- WHAT TO WORK ON
Reproduce the passage of the Tiruchuli text starting at "Tiruchuli is a" and ending at "population of 7,688.", word for word.
======== GIVEN TEXT
- Tiruchuli Location in Tamil Nadu, India Tiruchuli Tiruchuli (India)
- Coordinates: 9°32′05″N 78°12′03″E﻿ / ﻿9.534818°N 78.200769°E
- Country: India
- State: Tamil Nadu
- District: Virudhunagar

Government
- • Body: Thiruchuli Union

Languages
- • Official: Tamil
- Time zone: UTC+5:30 (IST)
- Nearest city: Madurai
- Lok Sabha constituency: Ramanathapuram
- Vidhan Sabha constituency: Thiruchuli
- Civic agency: Thiruchuli Union

= Tiruchuli =

Tiruchuli is a Panchayat town in the Indian state of Tamil Nadu, about 15 kilometres east of Aruppukkottai.

== Demographics ==
In 2011 the town had a population of 7,688.

== Geography ==
The River Gundar flows on the east side of the village. A large lake is situated on the west side.
================
======== PROVIDED RECORDS
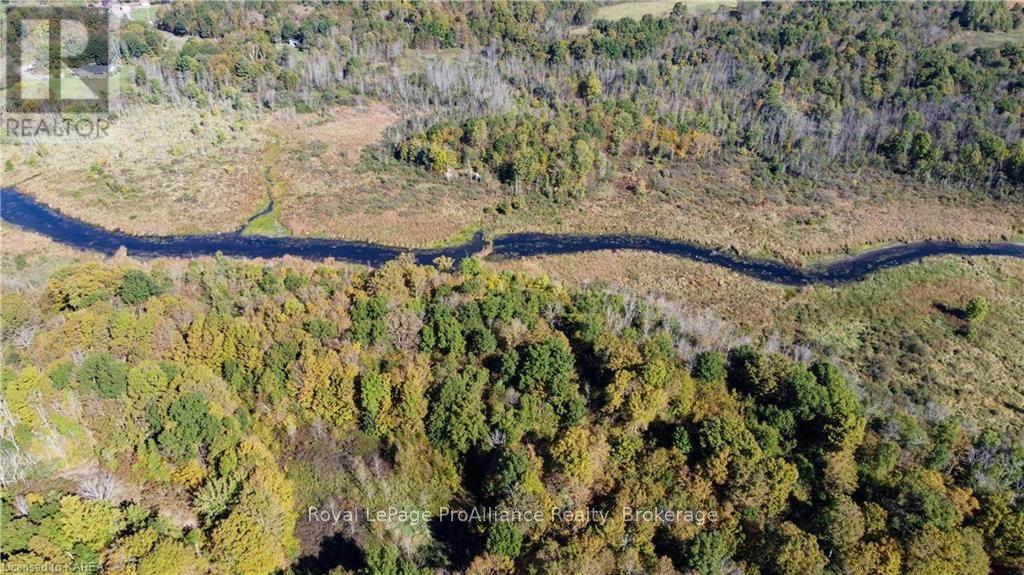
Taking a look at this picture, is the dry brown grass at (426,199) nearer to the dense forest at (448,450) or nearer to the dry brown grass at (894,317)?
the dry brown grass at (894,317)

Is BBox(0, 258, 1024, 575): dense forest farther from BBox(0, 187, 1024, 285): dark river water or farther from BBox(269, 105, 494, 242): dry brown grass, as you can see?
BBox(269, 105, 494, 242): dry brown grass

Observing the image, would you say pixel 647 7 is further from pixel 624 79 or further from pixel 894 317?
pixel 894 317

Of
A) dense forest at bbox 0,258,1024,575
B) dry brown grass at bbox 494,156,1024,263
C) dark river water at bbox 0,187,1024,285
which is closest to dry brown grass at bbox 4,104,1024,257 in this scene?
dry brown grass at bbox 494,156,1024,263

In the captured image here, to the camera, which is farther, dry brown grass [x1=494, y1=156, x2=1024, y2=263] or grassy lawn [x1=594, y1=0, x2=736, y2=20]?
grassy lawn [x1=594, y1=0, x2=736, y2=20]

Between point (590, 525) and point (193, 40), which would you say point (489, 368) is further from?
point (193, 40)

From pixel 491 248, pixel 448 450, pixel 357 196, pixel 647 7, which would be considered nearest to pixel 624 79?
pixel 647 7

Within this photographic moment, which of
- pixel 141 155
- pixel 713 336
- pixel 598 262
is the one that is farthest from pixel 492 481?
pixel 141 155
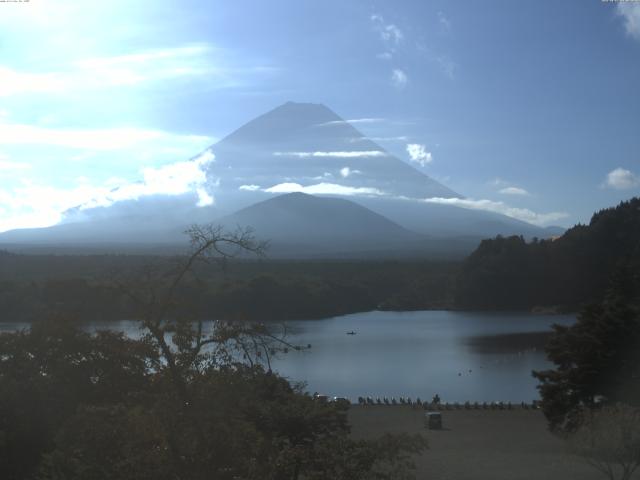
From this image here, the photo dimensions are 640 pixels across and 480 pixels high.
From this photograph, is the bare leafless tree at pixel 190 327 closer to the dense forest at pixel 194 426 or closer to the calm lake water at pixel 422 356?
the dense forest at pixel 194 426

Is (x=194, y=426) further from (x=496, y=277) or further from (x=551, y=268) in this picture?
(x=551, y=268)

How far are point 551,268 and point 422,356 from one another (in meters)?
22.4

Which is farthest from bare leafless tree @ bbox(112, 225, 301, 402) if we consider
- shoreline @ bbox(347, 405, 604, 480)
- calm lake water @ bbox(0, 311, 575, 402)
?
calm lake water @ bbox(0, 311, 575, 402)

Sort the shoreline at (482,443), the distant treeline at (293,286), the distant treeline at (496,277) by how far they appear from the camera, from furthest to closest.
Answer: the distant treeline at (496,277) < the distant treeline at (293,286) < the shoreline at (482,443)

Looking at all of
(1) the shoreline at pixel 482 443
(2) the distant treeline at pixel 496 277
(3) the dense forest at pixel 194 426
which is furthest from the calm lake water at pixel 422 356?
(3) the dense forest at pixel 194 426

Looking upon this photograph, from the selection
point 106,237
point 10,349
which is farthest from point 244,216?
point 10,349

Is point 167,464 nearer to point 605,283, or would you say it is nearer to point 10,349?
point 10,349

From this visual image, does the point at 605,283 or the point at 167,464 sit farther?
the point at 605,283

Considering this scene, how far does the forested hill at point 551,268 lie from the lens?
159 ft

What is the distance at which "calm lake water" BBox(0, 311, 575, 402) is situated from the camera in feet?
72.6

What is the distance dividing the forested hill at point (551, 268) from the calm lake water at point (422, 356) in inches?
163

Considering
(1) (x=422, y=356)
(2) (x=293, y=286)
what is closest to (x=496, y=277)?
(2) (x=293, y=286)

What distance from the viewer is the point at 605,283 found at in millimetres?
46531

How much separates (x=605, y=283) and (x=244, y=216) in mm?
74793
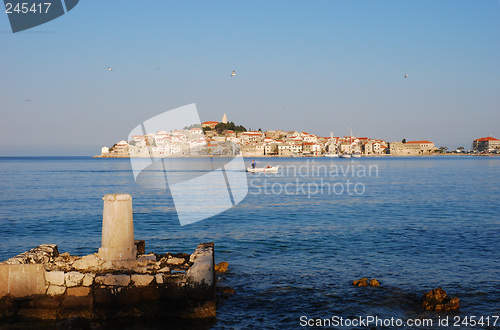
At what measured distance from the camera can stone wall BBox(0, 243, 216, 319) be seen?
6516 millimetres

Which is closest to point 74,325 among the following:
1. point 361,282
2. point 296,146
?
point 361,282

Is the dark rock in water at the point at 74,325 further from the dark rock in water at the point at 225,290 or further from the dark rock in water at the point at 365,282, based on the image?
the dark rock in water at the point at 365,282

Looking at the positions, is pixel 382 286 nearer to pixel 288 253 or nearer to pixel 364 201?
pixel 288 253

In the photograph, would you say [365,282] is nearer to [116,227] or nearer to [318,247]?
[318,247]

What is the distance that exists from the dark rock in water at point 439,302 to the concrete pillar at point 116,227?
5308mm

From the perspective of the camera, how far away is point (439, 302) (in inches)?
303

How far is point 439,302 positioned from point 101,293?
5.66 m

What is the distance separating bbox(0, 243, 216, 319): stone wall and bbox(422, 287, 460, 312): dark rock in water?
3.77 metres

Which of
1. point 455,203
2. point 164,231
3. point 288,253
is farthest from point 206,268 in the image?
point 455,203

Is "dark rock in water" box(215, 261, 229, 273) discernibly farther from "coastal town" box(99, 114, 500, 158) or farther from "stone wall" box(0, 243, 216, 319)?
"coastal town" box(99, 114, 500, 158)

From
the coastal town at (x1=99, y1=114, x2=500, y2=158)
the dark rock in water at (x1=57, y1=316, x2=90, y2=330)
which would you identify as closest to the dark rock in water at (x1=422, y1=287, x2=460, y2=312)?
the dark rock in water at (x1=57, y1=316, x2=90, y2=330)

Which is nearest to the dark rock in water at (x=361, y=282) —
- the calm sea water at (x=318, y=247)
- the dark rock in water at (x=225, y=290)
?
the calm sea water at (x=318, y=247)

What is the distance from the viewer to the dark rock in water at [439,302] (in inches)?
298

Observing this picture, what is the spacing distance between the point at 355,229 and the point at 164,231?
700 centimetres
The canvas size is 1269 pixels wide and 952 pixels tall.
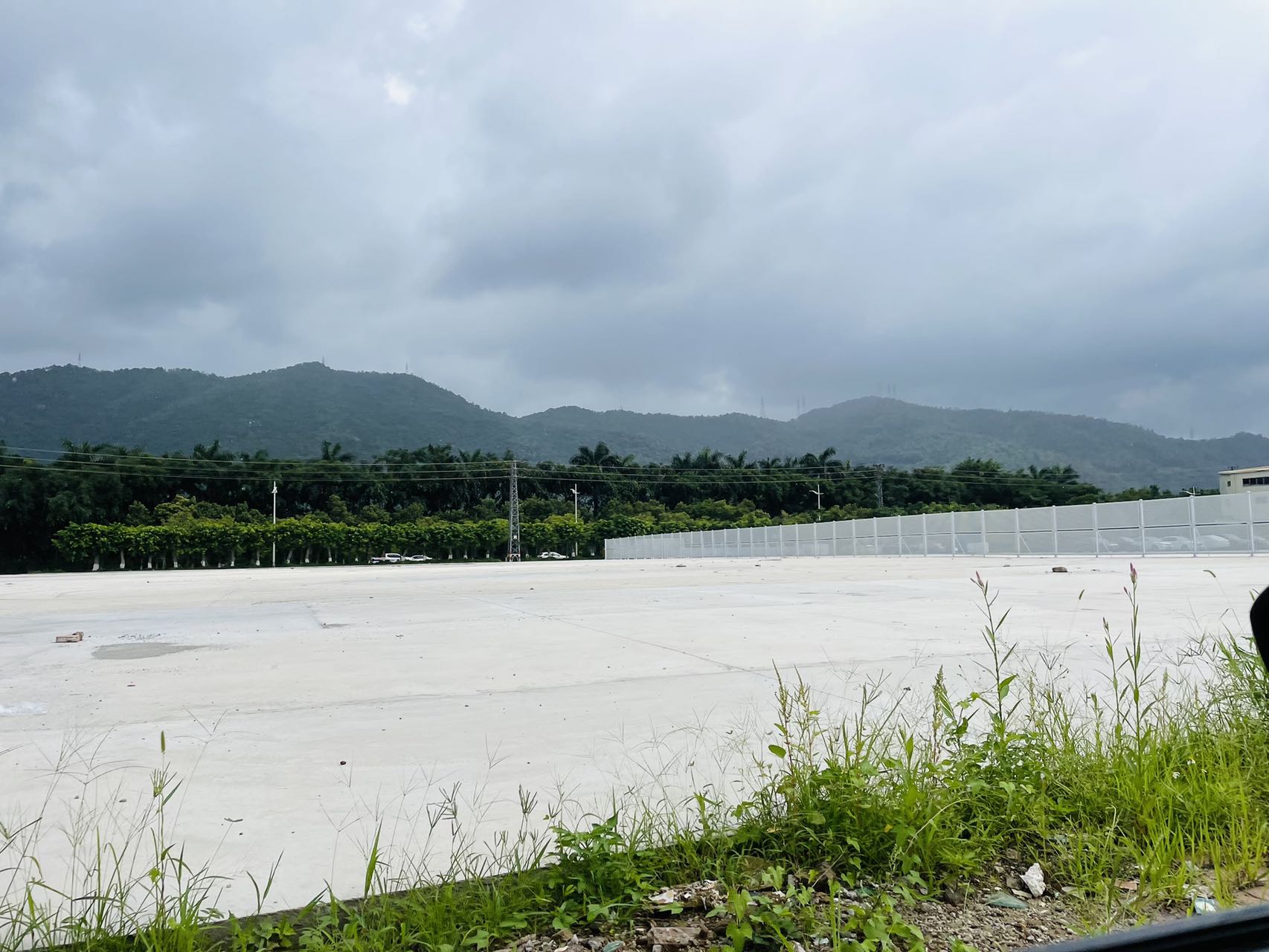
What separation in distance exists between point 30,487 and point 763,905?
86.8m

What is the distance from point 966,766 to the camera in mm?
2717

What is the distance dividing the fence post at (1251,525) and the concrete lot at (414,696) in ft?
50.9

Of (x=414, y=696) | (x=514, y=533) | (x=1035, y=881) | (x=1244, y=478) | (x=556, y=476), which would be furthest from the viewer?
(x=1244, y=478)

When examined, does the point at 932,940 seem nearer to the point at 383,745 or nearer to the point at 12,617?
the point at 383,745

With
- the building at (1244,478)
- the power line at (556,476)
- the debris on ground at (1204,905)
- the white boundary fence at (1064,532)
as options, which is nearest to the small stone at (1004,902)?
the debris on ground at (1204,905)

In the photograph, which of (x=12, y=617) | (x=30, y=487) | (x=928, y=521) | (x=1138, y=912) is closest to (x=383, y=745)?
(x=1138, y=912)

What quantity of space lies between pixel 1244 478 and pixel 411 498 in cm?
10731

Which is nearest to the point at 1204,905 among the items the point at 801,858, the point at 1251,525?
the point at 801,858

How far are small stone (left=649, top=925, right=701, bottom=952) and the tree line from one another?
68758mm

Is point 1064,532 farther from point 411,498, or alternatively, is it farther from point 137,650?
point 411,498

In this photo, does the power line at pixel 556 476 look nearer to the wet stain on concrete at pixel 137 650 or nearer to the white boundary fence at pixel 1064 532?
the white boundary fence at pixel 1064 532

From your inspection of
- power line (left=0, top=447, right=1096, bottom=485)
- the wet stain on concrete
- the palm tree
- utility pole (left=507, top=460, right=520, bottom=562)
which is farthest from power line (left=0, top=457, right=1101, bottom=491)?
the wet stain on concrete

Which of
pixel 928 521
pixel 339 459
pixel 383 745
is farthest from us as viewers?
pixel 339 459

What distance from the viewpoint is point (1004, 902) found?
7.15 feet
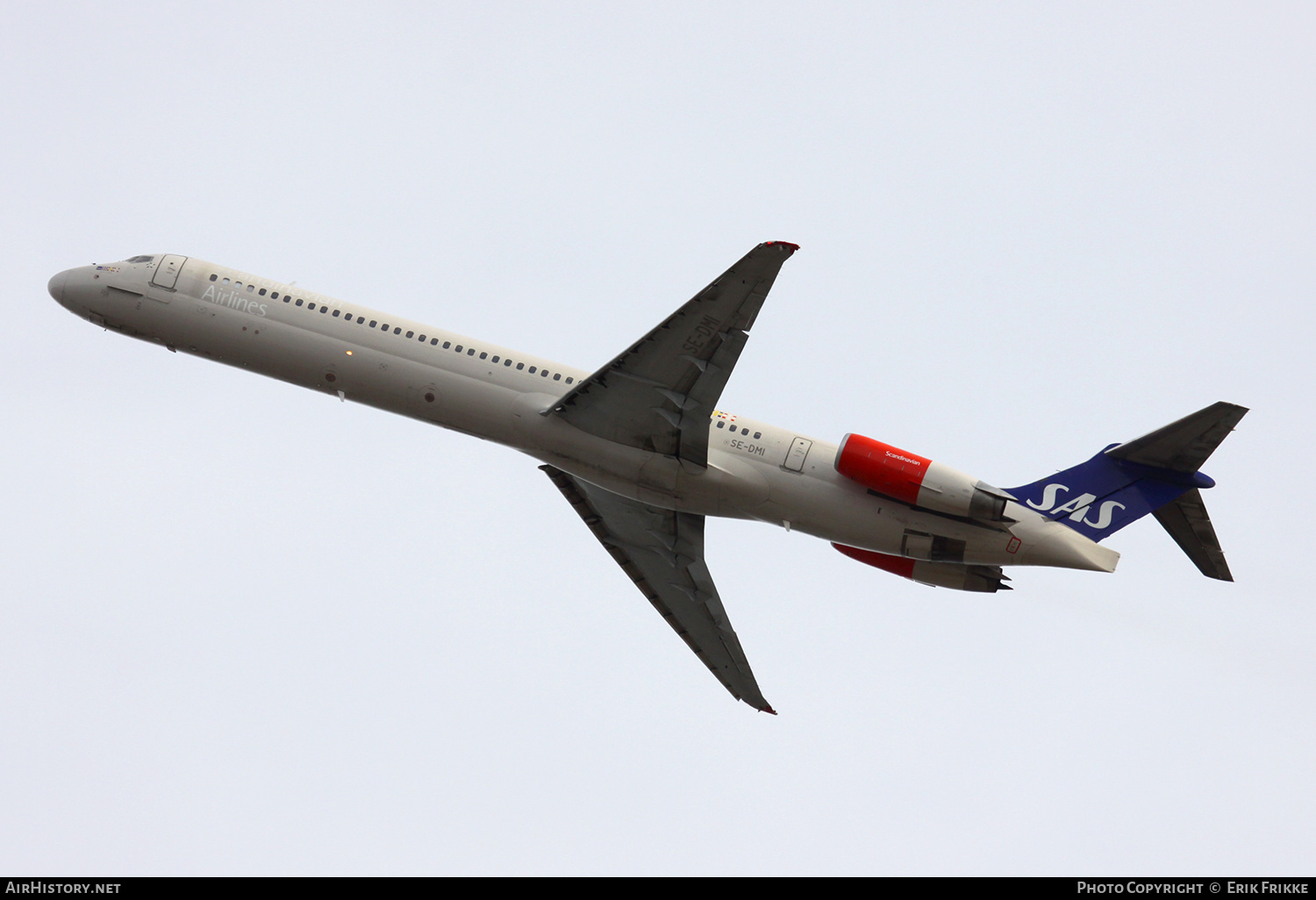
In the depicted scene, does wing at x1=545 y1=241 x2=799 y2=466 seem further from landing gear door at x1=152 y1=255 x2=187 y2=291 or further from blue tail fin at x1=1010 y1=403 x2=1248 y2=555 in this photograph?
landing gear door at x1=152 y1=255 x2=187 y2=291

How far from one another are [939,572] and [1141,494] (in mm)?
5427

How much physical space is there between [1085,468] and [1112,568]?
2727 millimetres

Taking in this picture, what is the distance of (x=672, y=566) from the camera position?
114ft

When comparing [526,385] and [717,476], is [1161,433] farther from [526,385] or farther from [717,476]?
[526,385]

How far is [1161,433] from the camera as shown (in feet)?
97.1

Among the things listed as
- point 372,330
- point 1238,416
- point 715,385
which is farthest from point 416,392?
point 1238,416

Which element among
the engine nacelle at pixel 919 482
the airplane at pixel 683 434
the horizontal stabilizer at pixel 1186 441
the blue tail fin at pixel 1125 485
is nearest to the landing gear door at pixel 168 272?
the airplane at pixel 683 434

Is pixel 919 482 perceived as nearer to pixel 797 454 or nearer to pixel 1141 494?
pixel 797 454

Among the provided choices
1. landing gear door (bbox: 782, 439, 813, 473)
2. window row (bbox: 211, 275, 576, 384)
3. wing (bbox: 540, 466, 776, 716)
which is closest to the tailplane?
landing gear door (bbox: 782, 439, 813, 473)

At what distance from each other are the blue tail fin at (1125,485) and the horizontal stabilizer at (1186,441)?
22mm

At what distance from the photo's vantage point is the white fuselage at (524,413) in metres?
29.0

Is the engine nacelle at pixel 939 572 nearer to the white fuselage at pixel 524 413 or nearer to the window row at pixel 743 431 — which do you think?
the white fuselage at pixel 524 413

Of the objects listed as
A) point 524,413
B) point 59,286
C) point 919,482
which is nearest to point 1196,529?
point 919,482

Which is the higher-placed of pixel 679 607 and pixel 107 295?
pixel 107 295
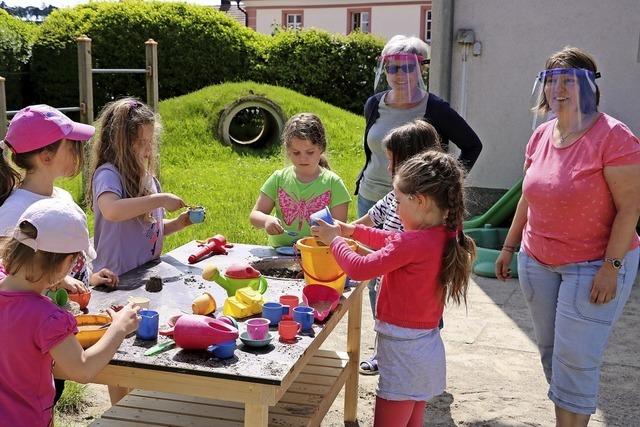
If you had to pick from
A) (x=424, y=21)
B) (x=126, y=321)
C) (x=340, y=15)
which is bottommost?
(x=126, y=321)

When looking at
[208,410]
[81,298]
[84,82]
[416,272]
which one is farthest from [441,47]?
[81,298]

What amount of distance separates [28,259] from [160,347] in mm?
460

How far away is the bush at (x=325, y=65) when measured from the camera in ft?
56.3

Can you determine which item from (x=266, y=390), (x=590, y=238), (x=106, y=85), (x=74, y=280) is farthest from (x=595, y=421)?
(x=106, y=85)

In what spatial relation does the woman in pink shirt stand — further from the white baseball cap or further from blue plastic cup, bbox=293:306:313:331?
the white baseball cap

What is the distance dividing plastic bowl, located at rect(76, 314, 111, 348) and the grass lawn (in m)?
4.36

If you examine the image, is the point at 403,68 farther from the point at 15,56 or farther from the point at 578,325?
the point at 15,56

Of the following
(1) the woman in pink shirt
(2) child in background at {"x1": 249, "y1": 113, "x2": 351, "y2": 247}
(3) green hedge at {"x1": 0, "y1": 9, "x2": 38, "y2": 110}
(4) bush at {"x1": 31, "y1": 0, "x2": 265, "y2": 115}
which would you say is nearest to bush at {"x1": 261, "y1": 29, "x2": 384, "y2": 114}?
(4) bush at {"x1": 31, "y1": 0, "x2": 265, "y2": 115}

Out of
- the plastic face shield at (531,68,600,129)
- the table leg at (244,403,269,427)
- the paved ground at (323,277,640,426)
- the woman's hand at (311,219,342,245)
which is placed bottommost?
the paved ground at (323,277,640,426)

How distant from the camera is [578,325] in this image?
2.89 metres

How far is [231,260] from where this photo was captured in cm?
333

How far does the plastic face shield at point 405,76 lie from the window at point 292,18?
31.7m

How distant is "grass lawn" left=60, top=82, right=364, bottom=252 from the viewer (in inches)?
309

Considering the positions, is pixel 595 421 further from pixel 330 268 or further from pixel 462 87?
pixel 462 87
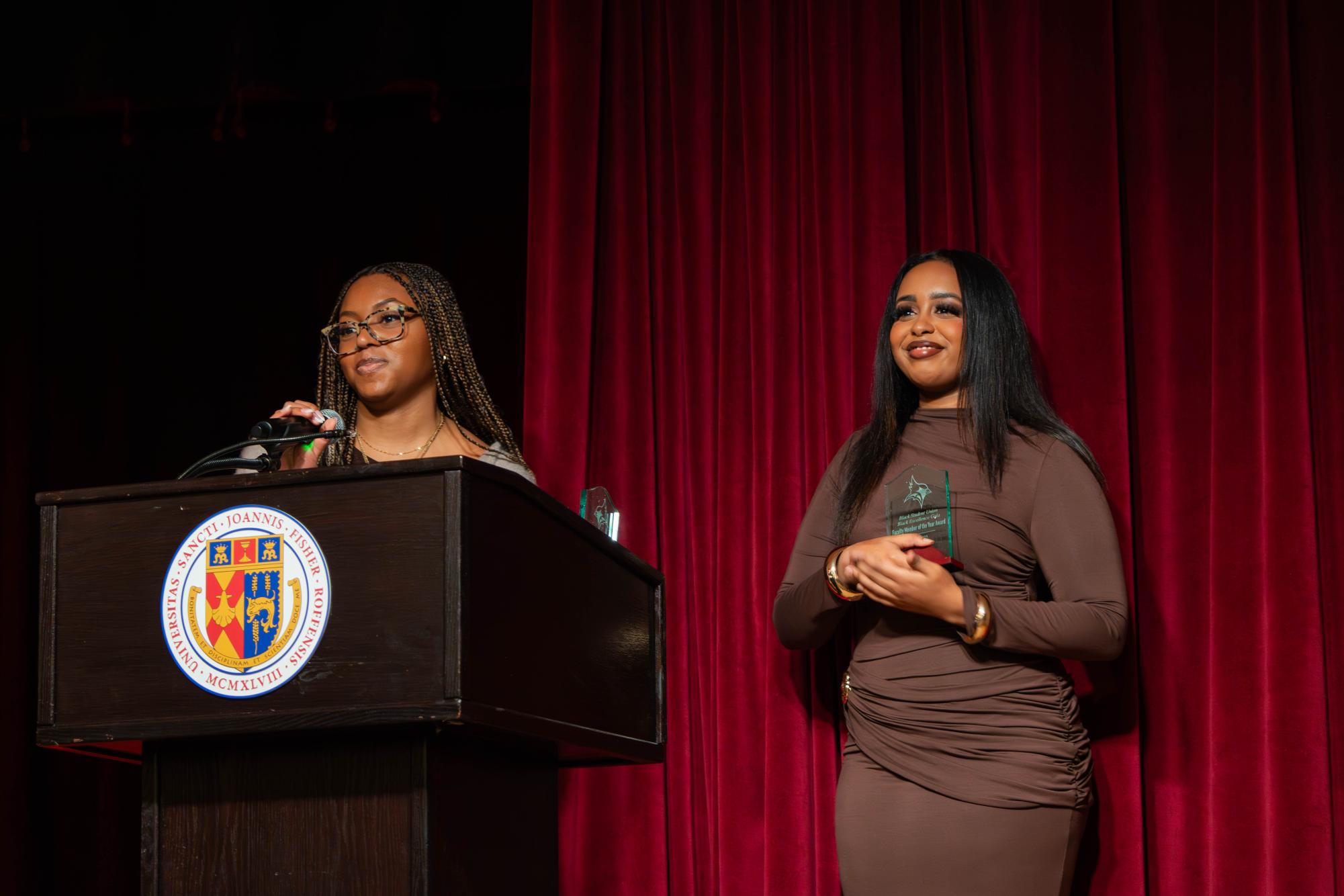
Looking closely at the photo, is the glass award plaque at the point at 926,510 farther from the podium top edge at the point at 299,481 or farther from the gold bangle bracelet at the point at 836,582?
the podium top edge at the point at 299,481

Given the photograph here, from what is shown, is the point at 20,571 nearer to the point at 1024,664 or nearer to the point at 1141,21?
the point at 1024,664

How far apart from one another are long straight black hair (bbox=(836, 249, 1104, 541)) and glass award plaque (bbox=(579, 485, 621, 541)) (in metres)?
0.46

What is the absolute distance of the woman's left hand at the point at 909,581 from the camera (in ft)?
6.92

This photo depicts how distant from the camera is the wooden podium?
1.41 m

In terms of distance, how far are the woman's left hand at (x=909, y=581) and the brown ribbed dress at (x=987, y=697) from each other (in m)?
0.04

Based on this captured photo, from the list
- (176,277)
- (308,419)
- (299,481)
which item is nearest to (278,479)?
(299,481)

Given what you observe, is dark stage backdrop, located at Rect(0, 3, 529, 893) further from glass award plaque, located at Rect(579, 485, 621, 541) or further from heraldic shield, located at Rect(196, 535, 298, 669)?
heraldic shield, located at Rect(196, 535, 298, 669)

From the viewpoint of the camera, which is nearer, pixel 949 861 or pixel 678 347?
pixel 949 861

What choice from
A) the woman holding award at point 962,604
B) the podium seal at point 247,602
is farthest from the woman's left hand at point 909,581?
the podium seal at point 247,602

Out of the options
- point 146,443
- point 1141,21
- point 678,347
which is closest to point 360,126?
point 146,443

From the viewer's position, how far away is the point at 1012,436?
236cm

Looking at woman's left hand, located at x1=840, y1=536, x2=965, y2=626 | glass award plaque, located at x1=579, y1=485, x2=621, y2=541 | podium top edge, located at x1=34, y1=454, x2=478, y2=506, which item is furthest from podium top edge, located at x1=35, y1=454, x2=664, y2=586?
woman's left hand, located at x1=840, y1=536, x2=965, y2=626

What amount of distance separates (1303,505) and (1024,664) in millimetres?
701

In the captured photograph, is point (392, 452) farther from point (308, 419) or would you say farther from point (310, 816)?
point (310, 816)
================
- PROBLEM SOLUTION
Tiruchuli is a Panchayat town in the Indian state of Tamil Nadu, about 15 kilometres east of Aruppukkottai.

== Demographics ==
In 2011 the town had a population of 7,688.